لَا يَسَّمَّعُونَ اِلَى الْمَلَأِ الْاَعْلٰى وَيُقْذَفُونَ مِنْ كُلِّ جَانِبٍۗ
“Yüce topluluk” diye çevirdiğimiz 8. âyetteki mele-i a‘lâ, dünyaya göre yücelerde bulunduğu kabul edilen, ayrıca mânevî mertebeleri de yüksek olan melekler için kullanılan bir deyimdir. Burada, şeytanların bu yüce topluluğa kadar ulaşarak onların sahip olduğu bilgileri öğrenmelerinin önlendiği, nâdiren yanlarına kadar yaklaşıp bir bilgi kırıntısı kapanların olabileceği, ancak onların da isabet ettiği şeyi delip geçecek kadar etkili olan ateş toplarıyla kovalanıp uzaklaştırılacağı bildirilmektedir. Bugün sahip olduğumuz bilgilerle anlamlarını tam olarak kavramamız imkânsız veya son derece güç olduğu için “müteşâbihât” grubu içinde değerlendirilmesi gereken bu âyetler hakkında klasik tefsirlerde o dönemlerin bilgi birikimine ve doğruluğu kuşkulu rivayetlere dayanarak bazı yorumlar yapılmaya çalışılmıştır (meselâ bk. Taberî, XXIII, 36-39). Fakat burada Allah’ın meleklere verdiği bilgilerin ve özellikle vahyin korunmuşluğunu, bu bilgilere herhangi bir şeytanî gücün vakıf olup gerçekliğini bozmasına veya ehliyetsiz olanların açıklamasına izin verilmeyeceğini belirten kısmen sembolik bir anlatımın yer aldığı düşünülebilir (benzer bir anlatım ve açıklaması için bk. Hicr 15/16-18). Bu âyetlerde, olağan üstü niteliklere sahip olduklarına inanılan kâhinlerin semavî güçlerden bilgi aldıkları yolundaki inançların asılsız olduğuna dikkat çekildiği de belirtilmektedir (Kurtubî, XV, 66-67; İbn Âşûr, XXII, 92).

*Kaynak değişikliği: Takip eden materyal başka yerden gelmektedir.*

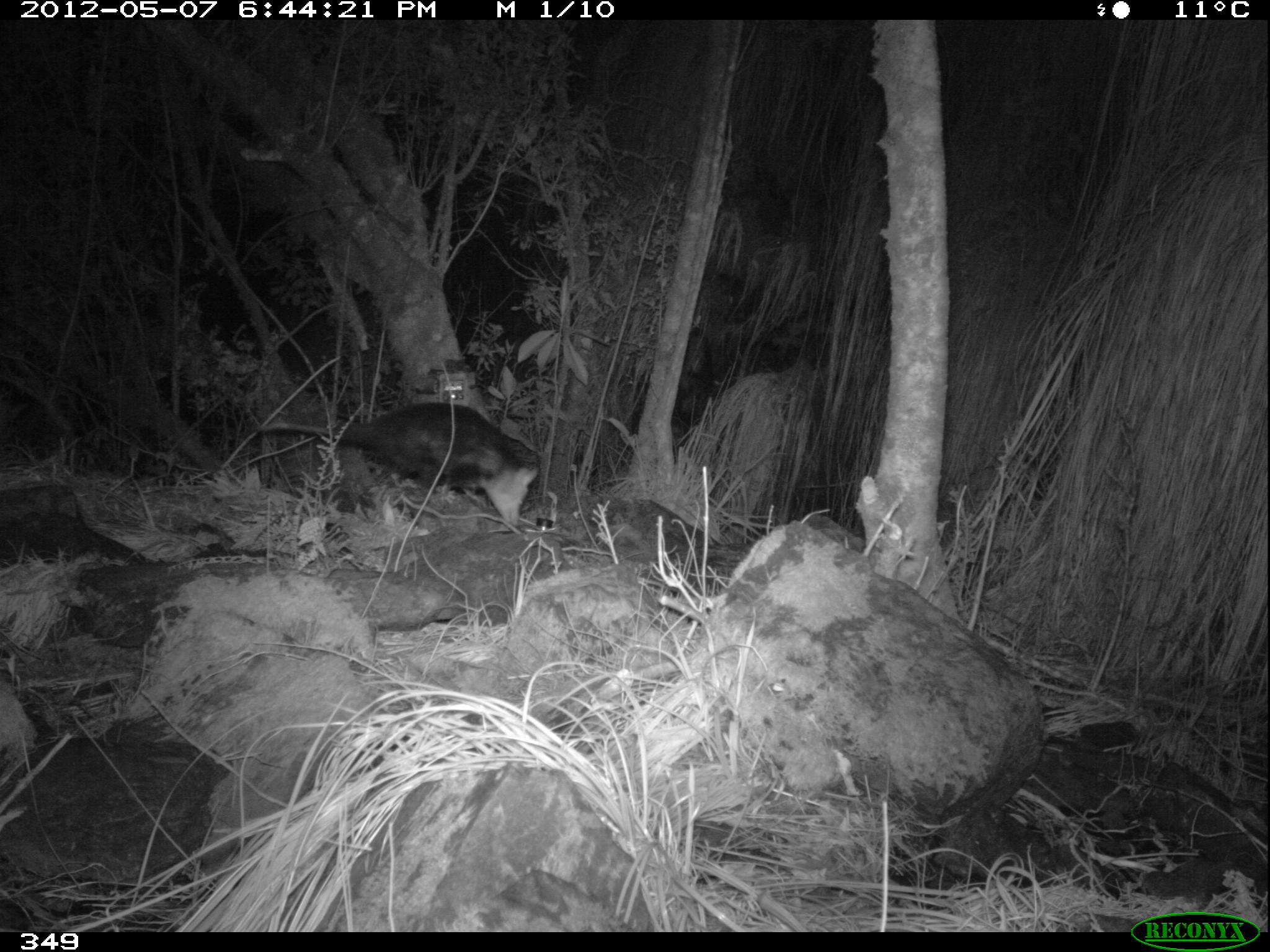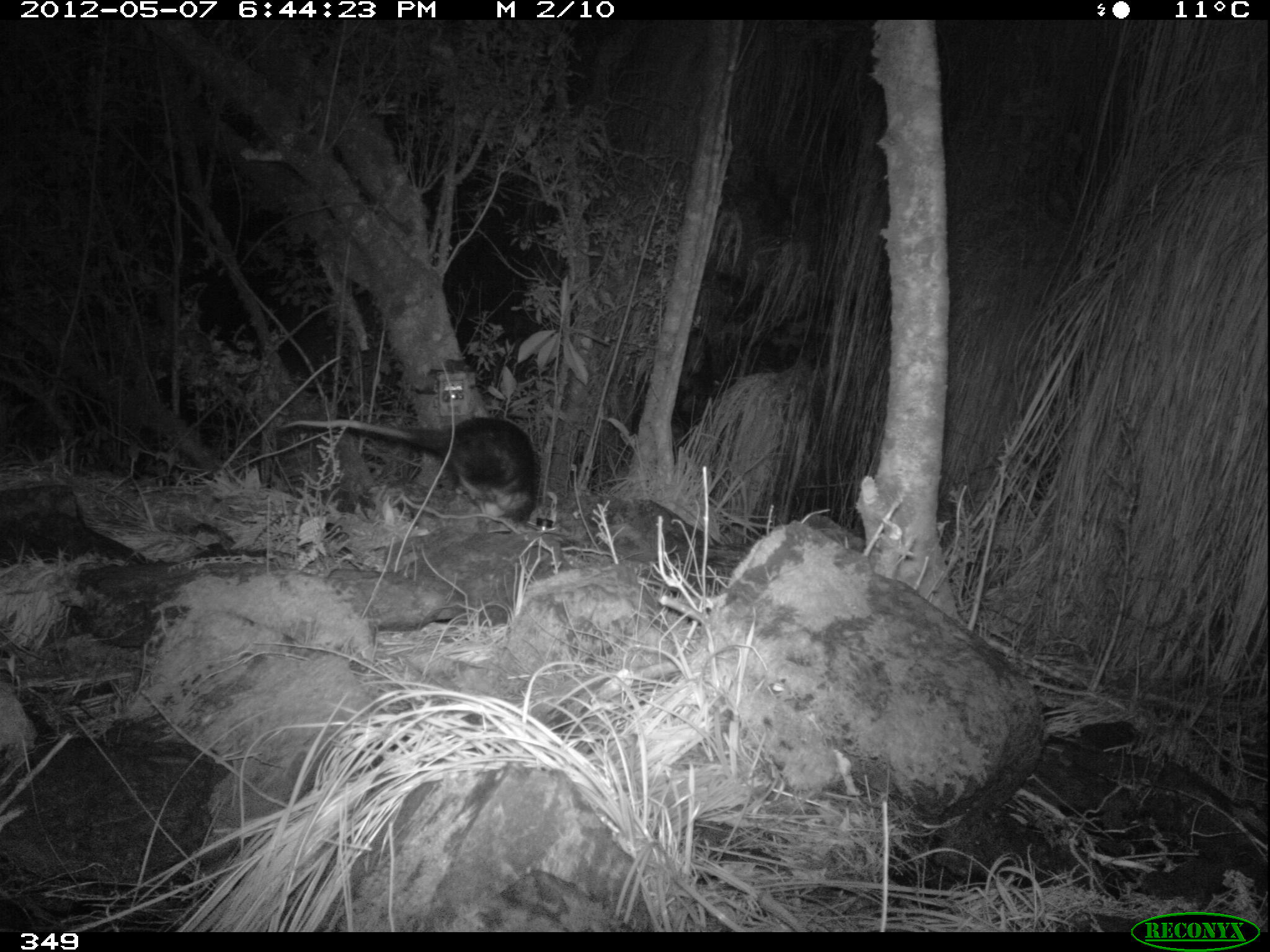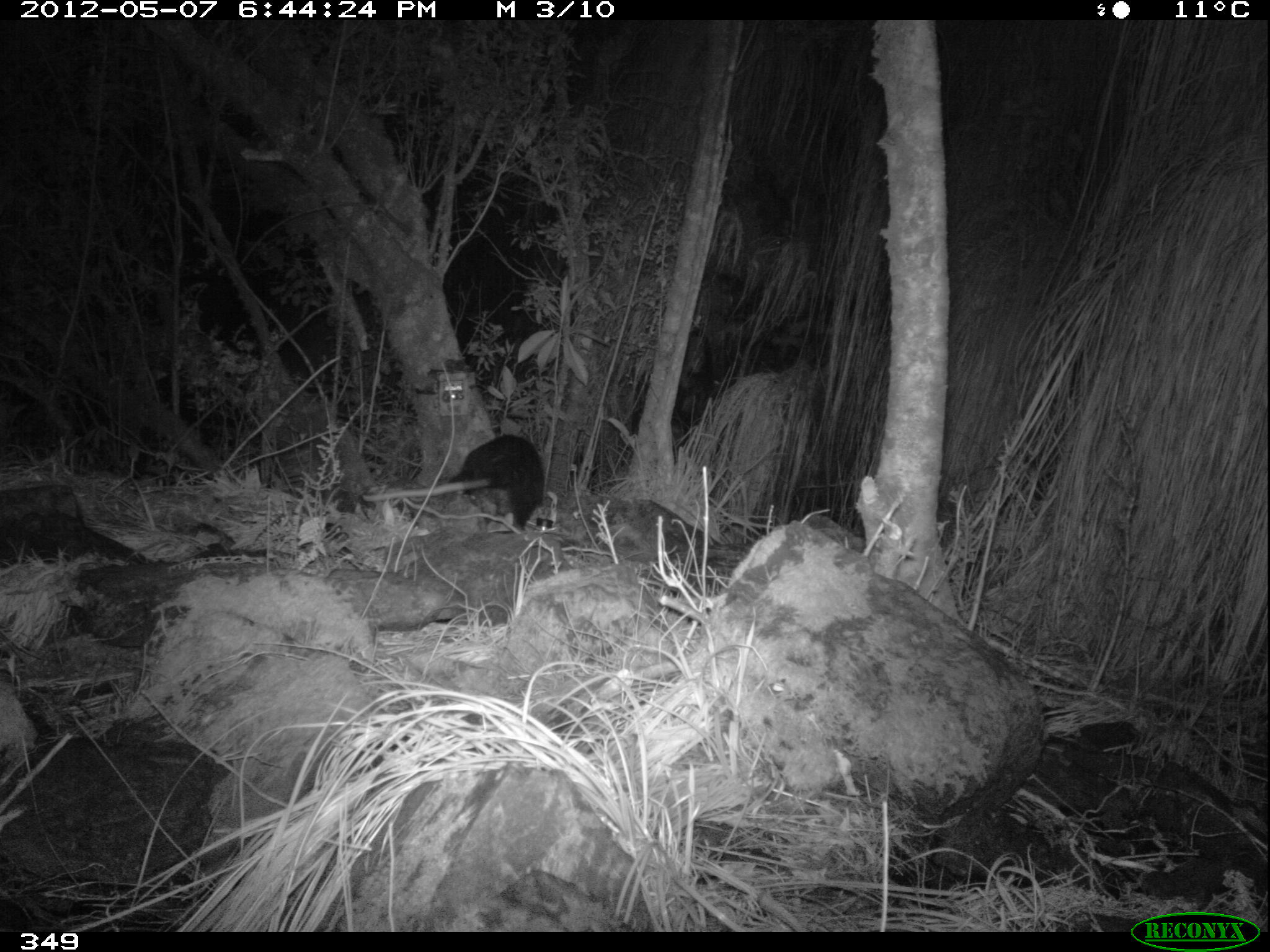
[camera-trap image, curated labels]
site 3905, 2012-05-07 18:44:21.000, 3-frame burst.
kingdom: Animalia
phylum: Chordata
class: Mammalia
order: Didelphimorphia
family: Didelphidae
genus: Didelphis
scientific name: Didelphis pernigra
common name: andean white-eared opossum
Didelphis pernigra (andean white-eared opossum).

Kur'an Yolu Tefsiri Cilt: 4 Sayfa: 521-522لَا يَسَّمَّعُونَ اِلَى الْمَلَأِ الْاَعْلٰى وَيُقْذَفُونَ مِنْ كُلِّ جَانِبٍۗ
Fiil cümlesidir. لَا nefy harfi olup olumsuzluk manasındadır.
يَسَّمَّعُونَ fiili نَ ‘un sübutuyla merfû muzari fiildir. Zamir olan çoğul و ‘ı fail olarak mahallen merfûdur. اِلَى الْمَلَأِ car mecruru يَسَّمَّعُونَ fiiline mütealliktir.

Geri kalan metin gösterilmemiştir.